** start of DATASET ROWS **

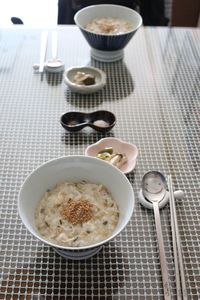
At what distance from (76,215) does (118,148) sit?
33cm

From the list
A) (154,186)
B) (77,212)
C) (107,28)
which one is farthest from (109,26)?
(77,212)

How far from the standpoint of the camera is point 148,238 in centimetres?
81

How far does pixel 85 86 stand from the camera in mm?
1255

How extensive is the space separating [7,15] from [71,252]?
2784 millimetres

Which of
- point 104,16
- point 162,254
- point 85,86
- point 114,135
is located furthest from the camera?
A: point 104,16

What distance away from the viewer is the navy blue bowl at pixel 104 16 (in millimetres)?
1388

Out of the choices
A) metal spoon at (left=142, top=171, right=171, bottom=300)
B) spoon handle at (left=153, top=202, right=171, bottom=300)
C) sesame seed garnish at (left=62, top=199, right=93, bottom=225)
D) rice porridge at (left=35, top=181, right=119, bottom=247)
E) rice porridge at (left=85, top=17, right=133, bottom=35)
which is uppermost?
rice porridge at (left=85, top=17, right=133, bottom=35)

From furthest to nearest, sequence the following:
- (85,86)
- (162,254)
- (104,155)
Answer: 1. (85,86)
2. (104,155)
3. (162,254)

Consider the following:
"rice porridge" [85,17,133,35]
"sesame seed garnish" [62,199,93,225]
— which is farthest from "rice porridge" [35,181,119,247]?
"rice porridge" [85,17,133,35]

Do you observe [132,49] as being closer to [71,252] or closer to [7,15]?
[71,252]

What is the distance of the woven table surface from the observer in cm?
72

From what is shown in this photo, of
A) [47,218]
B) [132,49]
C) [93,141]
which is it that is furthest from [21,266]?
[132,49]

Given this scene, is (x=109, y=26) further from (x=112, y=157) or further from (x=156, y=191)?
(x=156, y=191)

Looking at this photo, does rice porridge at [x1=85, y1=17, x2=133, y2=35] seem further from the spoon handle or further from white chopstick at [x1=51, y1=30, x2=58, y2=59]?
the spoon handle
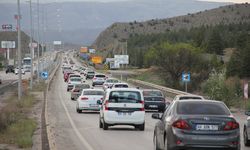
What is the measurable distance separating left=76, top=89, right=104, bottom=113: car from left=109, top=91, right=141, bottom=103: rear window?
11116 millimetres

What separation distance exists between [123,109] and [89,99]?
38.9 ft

** end of DATASET ROWS **

Copy all of the data above line for line, leaving out the pictures.

> SOLUTION TO THIS PROBLEM:
At what distance from (76,215) does (118,148) sit?
33cm

From the list
A) (154,186)
B) (77,212)
C) (107,28)
which one is farthest from (109,26)?
(77,212)

How far from the standpoint of the camera is point 148,238 in centimetres?
81

How far does pixel 85 86 stand from the camera in mm?
1255

How extensive is the space separating [7,15] from [71,252]?
2784 millimetres

Which of
- point 104,16
- point 162,254
- point 85,86
- point 114,135
is located furthest from the camera?
A: point 104,16

What distance away from the viewer is the navy blue bowl at pixel 104 16 (in millimetres)?
1388

Out of the choices
A) metal spoon at (left=142, top=171, right=171, bottom=300)
B) spoon handle at (left=153, top=202, right=171, bottom=300)
C) sesame seed garnish at (left=62, top=199, right=93, bottom=225)
D) rice porridge at (left=35, top=181, right=119, bottom=247)
E) rice porridge at (left=85, top=17, right=133, bottom=35)
which is uppermost?
rice porridge at (left=85, top=17, right=133, bottom=35)

From furthest to nearest, sequence the following:
- (85,86)
- (162,254)
- (104,155)
Answer: 1. (85,86)
2. (104,155)
3. (162,254)

Consider the following:
"rice porridge" [85,17,133,35]
"sesame seed garnish" [62,199,93,225]
— which is farthest from "rice porridge" [35,181,119,247]?
"rice porridge" [85,17,133,35]

Do you observe [132,49] as being closer to [71,252] or closer to [7,15]?
[71,252]

What is the distance of the woven table surface from the observer in cm?
72

From what is shown in this photo, of
A) [47,218]
B) [132,49]
C) [93,141]
which is it that is furthest from [21,266]?
[132,49]

Given this scene, is (x=109, y=26) further from (x=112, y=157) or further from (x=156, y=191)?
(x=156, y=191)

Looking at this photo, does rice porridge at [x1=85, y1=17, x2=133, y2=35] seem further from the spoon handle or further from white chopstick at [x1=51, y1=30, x2=58, y2=59]?
the spoon handle
What is the measurable distance separating left=76, top=89, right=104, bottom=113: car from left=109, top=91, right=141, bottom=103: rear window?
11116 millimetres

What separation distance exists between [123,109] and [89,99]?
38.9 ft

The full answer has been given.